O outro, primeiramente, anulou seu semblante de curiosidade para depois dar existência a uma sequência de expressões: primeiro de espanto. Depois fez um ar pensativo que em segundos se transformou num semblante de compreensão. Logo depois fez aquela cara peculiar de quem tenta conter o riso, diante da reprovação do amigo:

-huhuhuhu. hihihi. HuHAUhauHAUHUAHuhaUAHUhauHUAHUhaUHAUh!!!!!
-Eu falei que você riria!
-Claro! Nunca vi alguém tão preocupado com o umbigo. A não ser que ele esteja infeccionado.
-Não é infecção nem nada. Já disse que o assunto é sério. Vamos mudar de assunto porque já estou ficando incomodado.
-Claro, você só pensa no seu umbigo! HáHáHáHá!
-Piadinha torpe.
-Desculpe, não me contive. Mas diga lá! Qual tua preocupação com o seu, heheh, umbigo?
-Execrável. Mas esquece, já disse!
-Nada disso! Agora vai ter que falar! Sinceramente? Acho que você está pirando.
-Não estou pirando, estou pensando. Coisa que você devia fazer.
-Calma rapaz! Foi só uma brincadeirinha! Como já notei que você não está disposto a brincadeiras, vou ficar aqui só ouvindo. Qual a causa de preocupação com seu umbigo? É um buraco na barriga, nada mais...

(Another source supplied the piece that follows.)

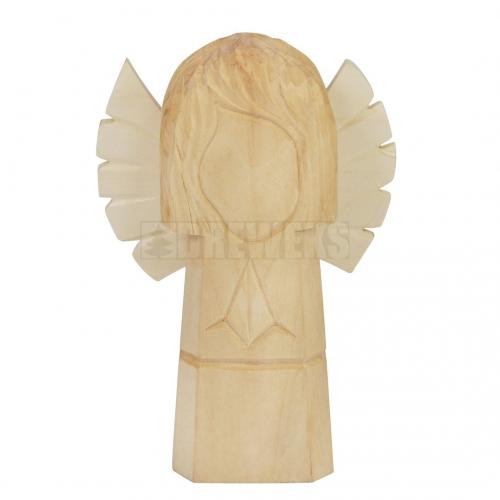 Aniołek rzeźba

-Não falo dessa minha cicatriz na parte anterior do ventre, resultante do corte do cordão umbilical. Quando digo umbigo, falo no próprio cordão umbilical. Aquilo que foi jogado fora no dia em que nasci.
-Cicatriz, parte anterior do ventre. Você está erudito hoje em?
-Vai me deixar falar ou não?
-Desculpe, prossiga meu caro.
-Como você sabe, completei quarenta anos na semana passada...
-Pois é rapaz. Que festa boa você deu. Regada a uísque e caipirinha. Você conseguiu o telefone daquela loira que estava bêbada na festa? Aquela balzaquiana que queria fazer um strip-tease e as casadas não deixaram? Desculpe, continue...
-Ao completar quarenta anos, fiz uma revisão de tudo o que fiz e também de tudo o que eu deixei de fazer.
-E?
-Será que isso é a chamada Crise dos Quarenta?
-Não sei, não sei. Ainda tenho trinta e nove.
-Bem. Notei que durante minha vida toda, sempre dividi as coisas. Nunca guardei nada além daquilo do que eu realmente precisava. Nunca acreditei num Deus ou coisa parecida, mas sempre achei bonito dividir, compartilhar, ajudar. Essa coisa cristã dentro de mim, mesmo eu sendo muito cético.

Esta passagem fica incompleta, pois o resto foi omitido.